Gelbe Hefte
Munich 1. 1924/25 – 18. 1941/42
Historische und politische Zeitschrift für das katholische Deutschland
(Culture – Literature – Politics ; 19)
13,478 pages on 165 microfiches, 2005, ISBN 3-89131-461-2
Diazo (negative): EUR 820.– / Silver (negative): EUR 984.–
In 1924 the Munich historian Max Buchner launched the Gelbe Hefte. With the title he was quoting the nick name of the, rich in tradition, Historisch-politische Blätter für das katholische Deutschland, which had ceased publication in the previous year. This journal had fought for Joseph von Görres political Catholicism for 85 years, but this philosophy had been seriously weakened in the cultural battle during the Empire. Now, in the parliaments of the Weimar Republic, it had been totally marginalised.
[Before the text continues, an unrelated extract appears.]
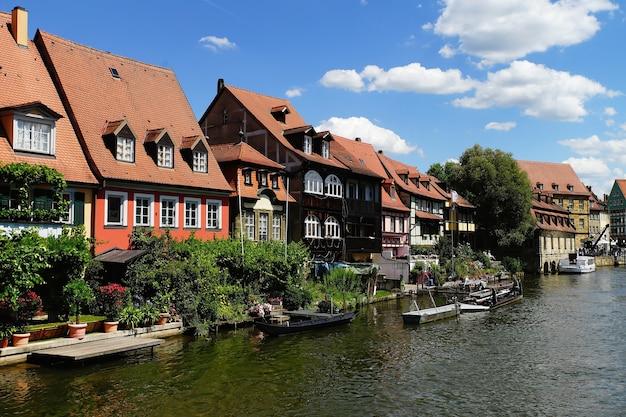Schöne aufnahme von klein venedig bamberg deutschland über einen fluss mit booten an einem wolkigen tageslicht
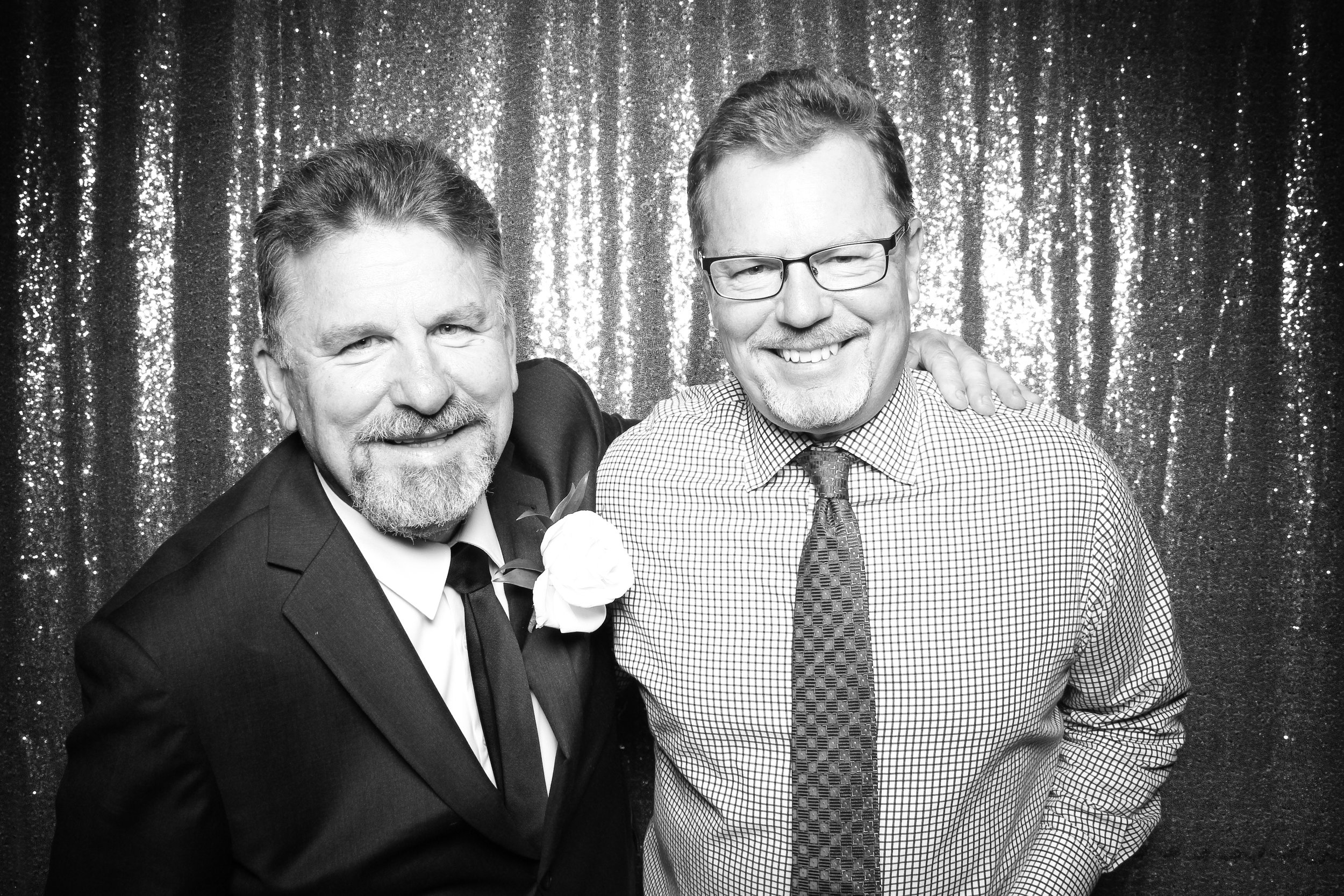 Chicago_Vintage_Wedding_Photobooth_Wisconsin_13.jpg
It was Max Buchners aim to fetch it back out of its isolation.
The new journal was thematically oriented on its predecessor: proceeding on the premise of a politics based on historical observation it dealt with cultural, historical and political questions; it also had a section for reviews. Political, however, Buchner approached the spirit of the age with a new alignment. He led Catholicism towards the strengthened right wing nationalism and stood for a monarchism which was oriented on the protestant Prussian Hohenzoller Empire. The Gelbe Hefte should form an interconfessional «unified front» to defend the «German soul» against enlightenment and liberalism. The Gelbe Hefte distanced itself so far from the Centre Party, which represented classical catholic conservatism, that it even regarded the approach to National Socialism as the lesser evil. The total spectrum of catholic opinion towards the NS movement, from rejection to acceptance, was presented in a special issue in 1931. Later Buchner let Hitlers claim to power pass as a form of Gods mercy, and the Gelbe Hefte, despite isolated criticisms of the regime, also advocated a racial ideological standpoint.
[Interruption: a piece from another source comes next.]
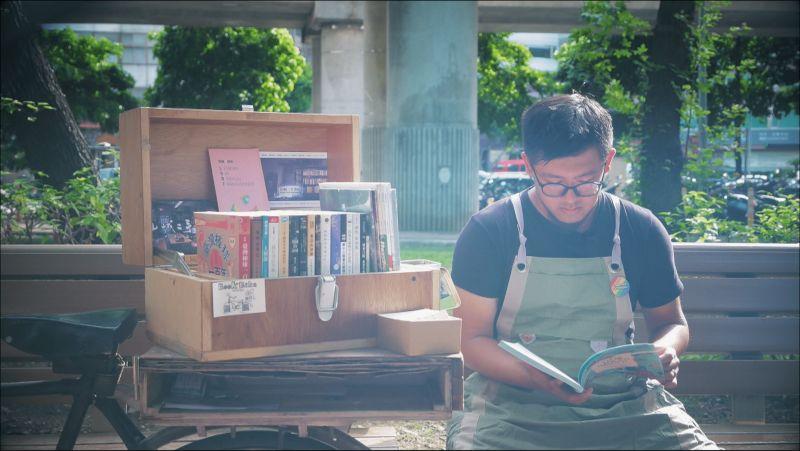 ▲王政中跟著書店一起到不同的地方擺攤,也接觸了不同的人群。(圖/記者詹皓帆攝)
At no time did the Gelbe Hefte reach the circulation, radius of influence and importance of its predecessor. Up till 1926 it appeared monthly, about 100 pages long and in an edition of about 1500, after this rather spasmodically and in decreasing size. The journal died with its creator in 1941. Nevertheless it is a significant document in the history of ideology. New streams in Catholicism during the Weimar Republic and The National Socialist period are indicated by its deviations from the positions of its predecessor. Beyond this it reflects the changes in the right wing nationalist camp with whom the publisher sympathised. His conservative nationalism based on the Empire was increasingly overshadowed by the German folkish tendencies of younger publicists. After 1933 the Gelbe Hefte show a precarious conciliation of some catholic intellectuals towards the NS regime.